Hello hello - I'm trying to understand how `pyflyt...
# flyte-support
p
Hello hello - I'm trying to understand how
pyflyte
works with custom dependencies and a custom docker image. if i install custom dependencies in my venv and then run
pyflyte run --remote --image {myRemoteImage} --project flyte workflows/myworkflow.py myworkflowname
things work as expected. but if i uninstall the custom dependencies locally
pyflyte run
(and
register
and
package
) complain about the dependencies not existing. obviously those dependencies are required when the workflow is run remotely, which is why they are included in
myRemoteImage
. but why are they needed for the
register
command, and why must they be installed locally? the documentation says:
Copy code
Packages and zips up the directory/file that you specify as the argument to pyflyte register, along with any files in the root directory of your project.
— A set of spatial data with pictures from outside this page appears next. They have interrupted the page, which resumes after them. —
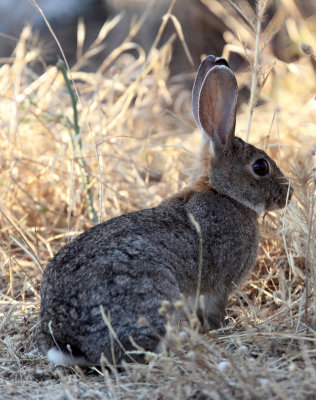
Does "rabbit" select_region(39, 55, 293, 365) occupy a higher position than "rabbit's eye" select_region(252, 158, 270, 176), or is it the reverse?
"rabbit's eye" select_region(252, 158, 270, 176)

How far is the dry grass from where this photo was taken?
108 inches

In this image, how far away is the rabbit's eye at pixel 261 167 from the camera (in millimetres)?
4176

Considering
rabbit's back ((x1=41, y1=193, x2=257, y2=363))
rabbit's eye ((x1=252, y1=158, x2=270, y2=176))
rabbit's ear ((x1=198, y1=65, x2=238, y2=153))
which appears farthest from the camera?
rabbit's eye ((x1=252, y1=158, x2=270, y2=176))

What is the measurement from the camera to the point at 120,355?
311 centimetres

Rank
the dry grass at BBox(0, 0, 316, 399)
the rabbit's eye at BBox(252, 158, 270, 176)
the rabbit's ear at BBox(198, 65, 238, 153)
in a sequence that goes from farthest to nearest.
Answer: the rabbit's eye at BBox(252, 158, 270, 176), the rabbit's ear at BBox(198, 65, 238, 153), the dry grass at BBox(0, 0, 316, 399)

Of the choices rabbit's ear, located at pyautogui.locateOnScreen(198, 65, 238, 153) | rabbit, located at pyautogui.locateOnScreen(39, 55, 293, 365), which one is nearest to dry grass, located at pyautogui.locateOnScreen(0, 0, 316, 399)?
rabbit, located at pyautogui.locateOnScreen(39, 55, 293, 365)

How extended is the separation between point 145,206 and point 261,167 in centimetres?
132

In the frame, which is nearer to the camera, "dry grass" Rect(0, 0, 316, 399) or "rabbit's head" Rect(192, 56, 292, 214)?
"dry grass" Rect(0, 0, 316, 399)

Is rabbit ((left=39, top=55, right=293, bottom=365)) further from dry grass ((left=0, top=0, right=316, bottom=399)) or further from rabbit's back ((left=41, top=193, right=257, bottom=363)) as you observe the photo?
dry grass ((left=0, top=0, right=316, bottom=399))

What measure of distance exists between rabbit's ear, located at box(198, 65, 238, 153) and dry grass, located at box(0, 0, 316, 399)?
44 centimetres

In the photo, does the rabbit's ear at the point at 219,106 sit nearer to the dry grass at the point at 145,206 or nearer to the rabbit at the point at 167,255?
the rabbit at the point at 167,255

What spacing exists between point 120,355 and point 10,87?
353 cm

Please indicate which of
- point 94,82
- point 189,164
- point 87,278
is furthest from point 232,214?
point 94,82

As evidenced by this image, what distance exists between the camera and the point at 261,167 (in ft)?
13.7
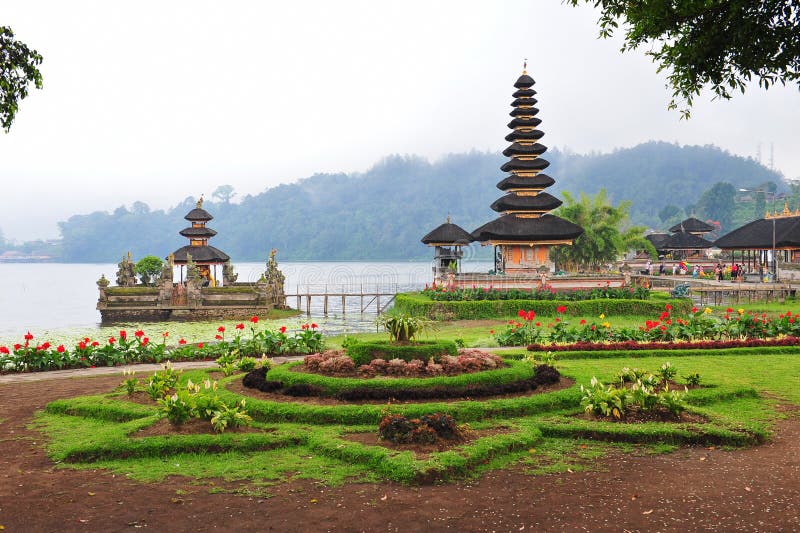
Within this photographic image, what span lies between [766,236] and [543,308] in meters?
26.7

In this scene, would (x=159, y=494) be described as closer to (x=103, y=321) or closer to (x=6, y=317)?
(x=103, y=321)

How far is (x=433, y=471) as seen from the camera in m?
7.66

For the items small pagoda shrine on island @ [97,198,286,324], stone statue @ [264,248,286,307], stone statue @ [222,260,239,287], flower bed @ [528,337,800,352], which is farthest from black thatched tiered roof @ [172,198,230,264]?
flower bed @ [528,337,800,352]

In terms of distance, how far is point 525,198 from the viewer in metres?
43.6

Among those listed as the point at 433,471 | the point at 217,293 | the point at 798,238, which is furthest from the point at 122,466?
the point at 798,238

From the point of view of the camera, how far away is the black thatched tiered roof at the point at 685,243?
72.2 m

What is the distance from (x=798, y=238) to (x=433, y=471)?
48459 millimetres

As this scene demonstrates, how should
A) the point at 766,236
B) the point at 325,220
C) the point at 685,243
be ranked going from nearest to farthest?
the point at 766,236 → the point at 685,243 → the point at 325,220

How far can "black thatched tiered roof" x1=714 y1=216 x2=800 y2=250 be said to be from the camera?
155 feet

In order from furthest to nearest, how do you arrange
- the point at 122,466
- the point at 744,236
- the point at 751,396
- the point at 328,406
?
the point at 744,236 → the point at 751,396 → the point at 328,406 → the point at 122,466

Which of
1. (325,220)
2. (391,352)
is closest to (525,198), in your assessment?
(391,352)

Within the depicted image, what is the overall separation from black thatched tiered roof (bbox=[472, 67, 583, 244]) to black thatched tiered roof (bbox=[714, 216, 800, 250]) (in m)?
16.5

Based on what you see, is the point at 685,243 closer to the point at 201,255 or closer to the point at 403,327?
the point at 201,255

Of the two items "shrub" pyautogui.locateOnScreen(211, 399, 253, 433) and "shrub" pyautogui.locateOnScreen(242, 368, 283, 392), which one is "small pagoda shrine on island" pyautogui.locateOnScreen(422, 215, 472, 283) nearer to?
"shrub" pyautogui.locateOnScreen(242, 368, 283, 392)
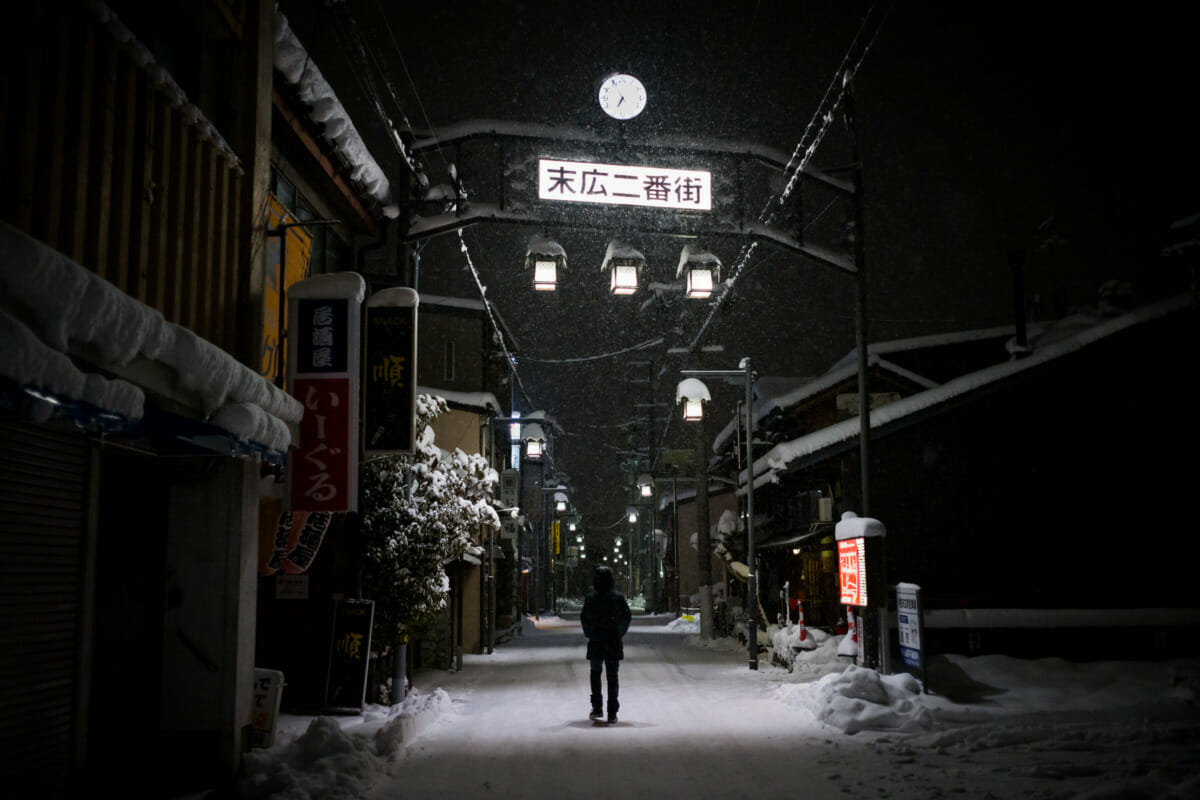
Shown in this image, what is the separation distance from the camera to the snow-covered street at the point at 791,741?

The result of this is a tarball that is packaged into a .tar.gz file, which also includes the serialized task (in protobuf format) and workflow specifications defined in your workflow code.
the tgz created from
package
contains the serialized tasks and workflows but does not contain any custom dependencies. so are local dependencies only required as some form of validation during serialization?
presumably only dependencies either passed in as cli args or the ones incorporated in the custom docker image are actually used during workflow runs?
h
All your observations are correct! During registration, pyflyte loads all the modules and only sudo-executes the
@workflow
functions... so any packages/modules that are needed for loading or for running the
@workflow
function (with no inputs) need to exist at the registration time
p
is the requirement that packages/modules are installed locally a python/technical necessity? or is it an intentional safety/validation thing for pyflyte?
h
That's an interesting distinction. pyflyte does rely on python for initial safety/validation. However, you can build the full spec of the tasks (docker image + interface description) and workflows (interface description and node graphs/data flow) completely outside of python and submit that through
pyflyte register
or
flytectl register files
and that will bypass the python checks/validations. That full spec is in protobuf. We do have a product in union.ai that allows you to design the workflow fully in the browser (drag-drop style) and rely on the registration API to surface any compilation errors...
p
ok, that's helpful. thanks a lot. one (probably) last question on this topic - is it correct to say that one could trigger
pyflyte run -d production --remote --image...
and have a different local dependency version installed than what actually gets used when the workflow execution runs?
h
Correct...
👍 1